基于子空间聚类的高维数据可视分析方法综述

田  帅,陈  谊   

  1. 北京工商大学 计算机与信息工程学院 食品安全大数据技术北京市重点实验室,北京 100048

Abstract: With the rapid development of information technology and the advent of big data era, the data show the complex features of high dimensionality and nonlinearity. For high-dimensional data, it is often difficult to find feature regions that reflect distribution patterns in full-dimensional space, but most of the traditional clustering algorithms only have good scalability for low-dimensional data. Therefore, when the traditional clustering algorithm processes high-dimensional data, the clustering results may not meet the needs of the current stage. The subspace clustering algorithm searches for clusters existing in the high-dimensional data subspace, and divides the original feature space of data into different subsets of features to reduce the influence of uncorrelated features and preserve the main features in the original data. The subspace clustering method can find the information that is not easy to show in high-dimensional data and display the internal structure of data attributes and dimensions through visualization techniques, which provides an effective method for visual analysis of high-dimensional data. This paper summarizes the research progress of high-dimensional data visual analysis methods based on subspace clustering in recent years, and elaborates three different methods based on feature selection, subspace exploration and subspace clustering. Then, the methods and applications of its interaction analysis are analyzed, and the future development trends of visual analysis methods of high-dimensional data are prospected.

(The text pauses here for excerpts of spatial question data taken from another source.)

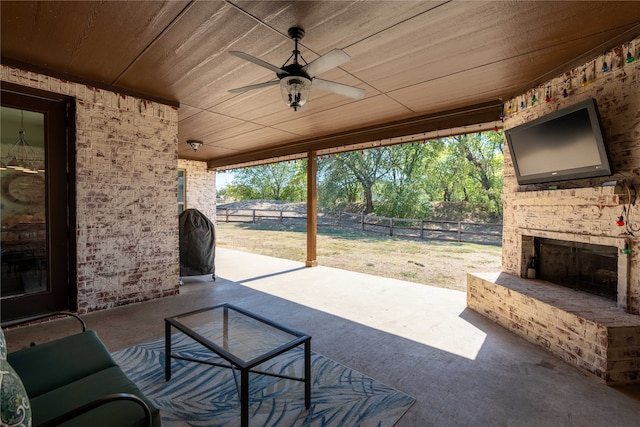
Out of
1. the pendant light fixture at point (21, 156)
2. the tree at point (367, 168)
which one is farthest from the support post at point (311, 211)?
the tree at point (367, 168)

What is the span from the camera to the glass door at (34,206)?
3.11 metres

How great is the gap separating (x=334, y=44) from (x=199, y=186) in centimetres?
771

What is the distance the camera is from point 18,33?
8.11 ft

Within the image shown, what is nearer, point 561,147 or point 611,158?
point 611,158

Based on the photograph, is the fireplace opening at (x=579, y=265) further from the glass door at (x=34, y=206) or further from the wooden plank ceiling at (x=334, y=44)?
the glass door at (x=34, y=206)

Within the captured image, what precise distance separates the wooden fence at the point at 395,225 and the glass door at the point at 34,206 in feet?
32.8

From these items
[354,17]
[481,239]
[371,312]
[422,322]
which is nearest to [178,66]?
[354,17]

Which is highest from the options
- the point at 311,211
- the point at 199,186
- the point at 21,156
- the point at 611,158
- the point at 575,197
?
the point at 199,186

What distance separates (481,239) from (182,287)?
9429mm

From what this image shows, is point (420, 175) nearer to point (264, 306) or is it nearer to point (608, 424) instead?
point (264, 306)

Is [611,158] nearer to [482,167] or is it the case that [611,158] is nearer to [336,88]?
[336,88]

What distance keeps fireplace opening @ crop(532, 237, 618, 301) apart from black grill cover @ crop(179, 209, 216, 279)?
4.81 m

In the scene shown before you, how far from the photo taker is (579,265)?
3.13 m

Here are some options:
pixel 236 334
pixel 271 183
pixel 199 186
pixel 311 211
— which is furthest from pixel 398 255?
pixel 271 183
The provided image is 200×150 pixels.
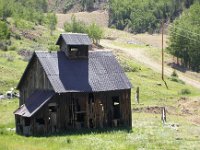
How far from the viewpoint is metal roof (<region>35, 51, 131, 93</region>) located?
42.8 metres

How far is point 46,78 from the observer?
43219 millimetres

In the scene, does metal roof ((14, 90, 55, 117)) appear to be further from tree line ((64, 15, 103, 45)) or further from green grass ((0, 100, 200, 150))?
tree line ((64, 15, 103, 45))

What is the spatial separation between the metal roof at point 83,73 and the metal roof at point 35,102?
123 cm

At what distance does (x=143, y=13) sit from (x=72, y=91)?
5066 inches

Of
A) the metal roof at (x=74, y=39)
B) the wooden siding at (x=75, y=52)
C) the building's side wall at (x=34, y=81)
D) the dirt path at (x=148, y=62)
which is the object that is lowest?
the dirt path at (x=148, y=62)

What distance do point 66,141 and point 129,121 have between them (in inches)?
379

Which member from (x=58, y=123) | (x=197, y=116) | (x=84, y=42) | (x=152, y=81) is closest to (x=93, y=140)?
(x=58, y=123)

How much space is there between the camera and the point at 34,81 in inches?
1789

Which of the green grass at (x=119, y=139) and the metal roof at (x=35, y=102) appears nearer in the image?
the green grass at (x=119, y=139)

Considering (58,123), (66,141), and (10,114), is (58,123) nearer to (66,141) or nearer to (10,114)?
(66,141)

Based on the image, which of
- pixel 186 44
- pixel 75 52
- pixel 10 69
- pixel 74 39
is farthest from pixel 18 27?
pixel 75 52

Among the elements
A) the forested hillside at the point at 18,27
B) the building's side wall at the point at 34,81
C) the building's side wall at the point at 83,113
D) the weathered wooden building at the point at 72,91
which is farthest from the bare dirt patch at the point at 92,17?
the building's side wall at the point at 83,113

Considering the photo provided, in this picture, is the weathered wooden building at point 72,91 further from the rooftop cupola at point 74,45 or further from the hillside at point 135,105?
the hillside at point 135,105

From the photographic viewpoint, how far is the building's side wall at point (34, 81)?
43.7 metres
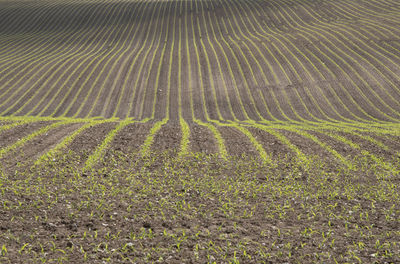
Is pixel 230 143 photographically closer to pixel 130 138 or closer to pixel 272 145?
pixel 272 145

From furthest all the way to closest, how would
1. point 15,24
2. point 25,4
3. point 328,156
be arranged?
point 25,4, point 15,24, point 328,156

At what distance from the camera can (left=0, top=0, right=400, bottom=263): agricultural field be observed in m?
7.62

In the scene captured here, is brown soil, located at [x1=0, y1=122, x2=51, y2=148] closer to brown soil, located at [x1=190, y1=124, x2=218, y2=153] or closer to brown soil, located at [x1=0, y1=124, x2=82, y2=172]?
brown soil, located at [x1=0, y1=124, x2=82, y2=172]

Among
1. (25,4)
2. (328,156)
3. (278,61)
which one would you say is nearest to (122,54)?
(278,61)

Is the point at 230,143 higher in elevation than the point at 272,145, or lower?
higher

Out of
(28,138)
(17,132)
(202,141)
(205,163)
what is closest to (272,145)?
(202,141)

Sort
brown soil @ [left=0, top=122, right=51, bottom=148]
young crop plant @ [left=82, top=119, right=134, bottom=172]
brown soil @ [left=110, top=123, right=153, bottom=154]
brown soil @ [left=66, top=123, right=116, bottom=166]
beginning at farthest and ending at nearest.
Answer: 1. brown soil @ [left=0, top=122, right=51, bottom=148]
2. brown soil @ [left=110, top=123, right=153, bottom=154]
3. brown soil @ [left=66, top=123, right=116, bottom=166]
4. young crop plant @ [left=82, top=119, right=134, bottom=172]

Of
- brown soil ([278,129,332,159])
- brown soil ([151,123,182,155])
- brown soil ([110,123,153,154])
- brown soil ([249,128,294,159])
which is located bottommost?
brown soil ([278,129,332,159])

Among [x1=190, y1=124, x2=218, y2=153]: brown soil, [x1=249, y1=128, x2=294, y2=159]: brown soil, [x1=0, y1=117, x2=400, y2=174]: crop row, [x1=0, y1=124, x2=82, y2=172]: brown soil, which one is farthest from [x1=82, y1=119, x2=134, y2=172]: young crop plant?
[x1=249, y1=128, x2=294, y2=159]: brown soil

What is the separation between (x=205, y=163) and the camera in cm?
1274

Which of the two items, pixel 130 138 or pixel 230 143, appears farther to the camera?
pixel 230 143

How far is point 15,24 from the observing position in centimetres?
6881

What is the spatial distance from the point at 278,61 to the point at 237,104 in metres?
13.8

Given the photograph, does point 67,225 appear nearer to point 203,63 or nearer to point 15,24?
point 203,63
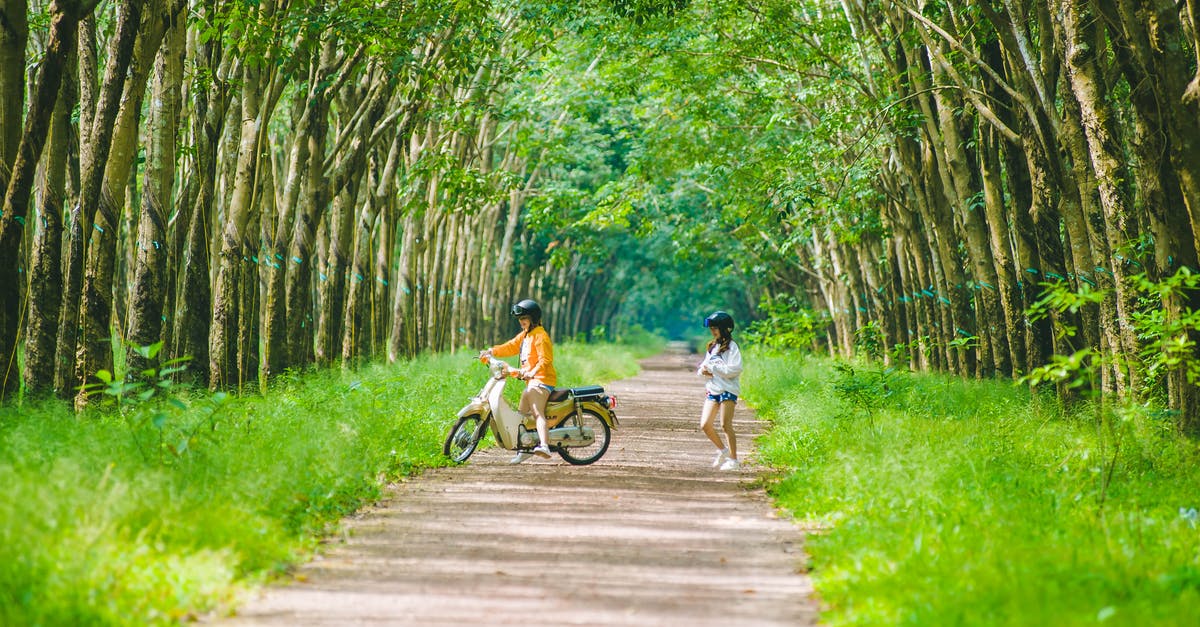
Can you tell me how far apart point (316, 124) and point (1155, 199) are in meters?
11.2

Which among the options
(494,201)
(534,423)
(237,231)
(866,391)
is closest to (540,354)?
(534,423)

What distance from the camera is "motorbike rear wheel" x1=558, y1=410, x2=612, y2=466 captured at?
13.1 metres

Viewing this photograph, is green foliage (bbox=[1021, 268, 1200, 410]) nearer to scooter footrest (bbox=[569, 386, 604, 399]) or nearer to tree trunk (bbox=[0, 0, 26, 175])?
scooter footrest (bbox=[569, 386, 604, 399])

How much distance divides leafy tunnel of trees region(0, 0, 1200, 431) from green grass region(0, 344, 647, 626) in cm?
103

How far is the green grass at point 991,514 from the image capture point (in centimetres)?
601

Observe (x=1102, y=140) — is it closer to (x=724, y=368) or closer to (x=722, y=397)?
(x=724, y=368)

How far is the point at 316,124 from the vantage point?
17.6m

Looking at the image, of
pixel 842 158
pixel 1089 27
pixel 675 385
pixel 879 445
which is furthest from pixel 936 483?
pixel 675 385

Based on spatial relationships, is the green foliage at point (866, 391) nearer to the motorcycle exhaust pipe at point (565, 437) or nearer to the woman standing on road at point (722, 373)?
the woman standing on road at point (722, 373)

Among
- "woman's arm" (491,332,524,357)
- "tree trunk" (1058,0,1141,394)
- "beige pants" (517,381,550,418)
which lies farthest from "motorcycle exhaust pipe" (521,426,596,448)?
"tree trunk" (1058,0,1141,394)

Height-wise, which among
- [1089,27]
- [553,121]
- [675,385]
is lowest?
[675,385]

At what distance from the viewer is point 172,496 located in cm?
717

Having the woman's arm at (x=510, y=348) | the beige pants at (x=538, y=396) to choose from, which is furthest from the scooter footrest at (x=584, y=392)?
the woman's arm at (x=510, y=348)

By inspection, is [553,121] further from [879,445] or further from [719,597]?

Key words: high dimensional data, visual analysis, subspace exploration, subspace clustering

摘要: 随着信息技术的飞速发展和大数据时代的来临,数据呈现出高维性、非线性等复杂特征。对于高维数据来说,在全维空间上往往很难找到反映分布模式的特征区域,而大多数传统聚类算法仅对低维数据具有良好的扩展性。因此,传统聚类算法在处理高维数据的时候,产生的聚类结果可能无法满足现阶段的需求。而子空间聚类算法搜索存在于高维数据子空间中的簇,将数据的原始特征空间分为不同的特征子集,减少不相关特征的影响,保留原数据中的主要特征。通过子空间聚类方法可以发现高维数据中不易展现的信息,并通过可视化技术展现数据属性和维度的内在结构,为高维数据可视分析提供了有效手段。总结了近年来基于子空间聚类的高维数据可视分析方法研究进展,从基于特征选择、基于子空间探索、基于子空间聚类的3种不同方法进行阐述,并对其交互分析方法和应用进行分析,同时对高维数据可视分析方法的未来发展趋势进行了展望。

关键词: 高维数据, 可视分析, 子空间探索, 子空间聚类